Lowest drops in affordability in past year:

  1. Mercer County: median sale price of $99,212, down 0 percent
  2. Washington County: median sale price of $208,500, down 8 percent
  3. Beaver County: median sale price of $153,000, down 10 percent
  4. Montgomery County: median sale price of $349,000, down 11 percent
  5. Lycoming County: median sale price of $170,000, down 17 percent

ATTOM also included an Affordability Index. ATTOM’s calculations assumed a 20 percent down payment and that households would not be spending more than 28 percent of their income on mortgage payments, property taxes and insurance. An index below 100 indicates that housing is less affordable in that county compared to historical averages.

Here are the Pennsylvania counties with the highest Affordability Indexes:

  1. Mercer County: 114
  2. Schuylkill County: 106
  3. Montgomery County: 94
  4. Lebanon County: 93
  5. Beaver County: 92

Here are the lowest Affordability Indexes in the state:

  1. Lackawanna County: 65
  2. Philadelphia: 66
  3. Monroe County: 67
  4. Franklin County: 71
  5. Butler County: 73

The share of counties that are historically less affordable is at its highest point since 2007, just before the Great Recession, according to the report.

The median national home price increased 16 percent last year, trending up for the 11th straight year. But average annual wages didn’t keep pace, increasing just 6 percent.

The median national home price reached an all-time high of $349,000, and the portion of average wages required to buy a house has risen to 31.5 percent — well above the recommended 28 percent. The portion of average wages needed for monthly home payments has risen at the fastest rate, measured from the first quarter of 2022 and over the past year, since at least 2000, according to the report.

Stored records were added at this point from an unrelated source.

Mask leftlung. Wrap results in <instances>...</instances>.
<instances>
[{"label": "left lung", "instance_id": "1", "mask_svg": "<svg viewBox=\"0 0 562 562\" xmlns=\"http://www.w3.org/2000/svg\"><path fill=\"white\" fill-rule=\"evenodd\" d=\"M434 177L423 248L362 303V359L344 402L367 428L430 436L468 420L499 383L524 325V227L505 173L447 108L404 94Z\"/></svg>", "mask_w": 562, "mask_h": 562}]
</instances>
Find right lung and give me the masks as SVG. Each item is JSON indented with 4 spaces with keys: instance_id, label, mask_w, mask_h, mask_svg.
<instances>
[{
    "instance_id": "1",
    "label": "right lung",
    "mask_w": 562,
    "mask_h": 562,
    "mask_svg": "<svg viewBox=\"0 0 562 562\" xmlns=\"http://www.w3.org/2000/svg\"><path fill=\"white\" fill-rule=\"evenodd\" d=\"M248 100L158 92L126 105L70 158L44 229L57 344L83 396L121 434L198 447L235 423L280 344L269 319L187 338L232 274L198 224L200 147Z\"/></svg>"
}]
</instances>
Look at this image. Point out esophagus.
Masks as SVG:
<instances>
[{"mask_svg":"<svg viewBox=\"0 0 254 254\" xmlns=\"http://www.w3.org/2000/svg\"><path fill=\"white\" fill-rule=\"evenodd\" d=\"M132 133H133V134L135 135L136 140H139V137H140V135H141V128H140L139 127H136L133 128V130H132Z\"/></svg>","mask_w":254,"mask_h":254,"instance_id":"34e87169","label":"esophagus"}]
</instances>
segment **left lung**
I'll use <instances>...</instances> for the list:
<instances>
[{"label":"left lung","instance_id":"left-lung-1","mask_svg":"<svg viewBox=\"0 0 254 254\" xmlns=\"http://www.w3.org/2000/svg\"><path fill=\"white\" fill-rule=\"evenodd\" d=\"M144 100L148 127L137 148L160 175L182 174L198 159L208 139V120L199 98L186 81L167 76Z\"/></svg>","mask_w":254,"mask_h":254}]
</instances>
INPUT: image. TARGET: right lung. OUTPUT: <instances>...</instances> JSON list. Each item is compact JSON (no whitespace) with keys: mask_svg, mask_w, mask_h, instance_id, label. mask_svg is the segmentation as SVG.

Homes remained relatively affordable during the COVID-19 pandemic and over the last few years despite high prices due to historically low mortgage rates, said Rick Sharga, executive vice president of market intelligence at ATTOM.

But significantly rising mortgage rates have strained potential homebuyers, saddling them with monthly mortgage payments between 40 and 50 percent higher than they were even a year ago, Sharga said.

“Payments that many prospective buyers simply can’t afford,” Sharga said.

The counties with the lowest housing affordability indexes in the country in the second quarter of 2022, along with their scores are:

  • Clayton County, Georgia (47)
  • Canyon County, Idaho (48)
  • Rankin County, Mississippi (48)
  • Maury County, Tennessee (49)
  • Pinal County, Arizona (49)

Harrison County, Mississippi, had the largest year-over-year decrease in its affordability index, which dropped 42 percent from 117 in the second quarter of 2021 to 68 in the latest report. Clayton County, Georgia, also fell 42 percent from 81 to 47.

Other key findings in the report include:

  • 40 percent of the counties studied require at least an average annual salary of $75,000 to afford a typical home, according to the report.
  • Home prices are up at least 10 percent over the past year in 65 percent of the counties in the report.
  • Home price increases outpaced wage growth over the past year in over 90 percent of counties.
  • Every county except two of those analyzed saw an increase in the portion of average wages that went toward typical housing expenses both quarterly and year-over-year.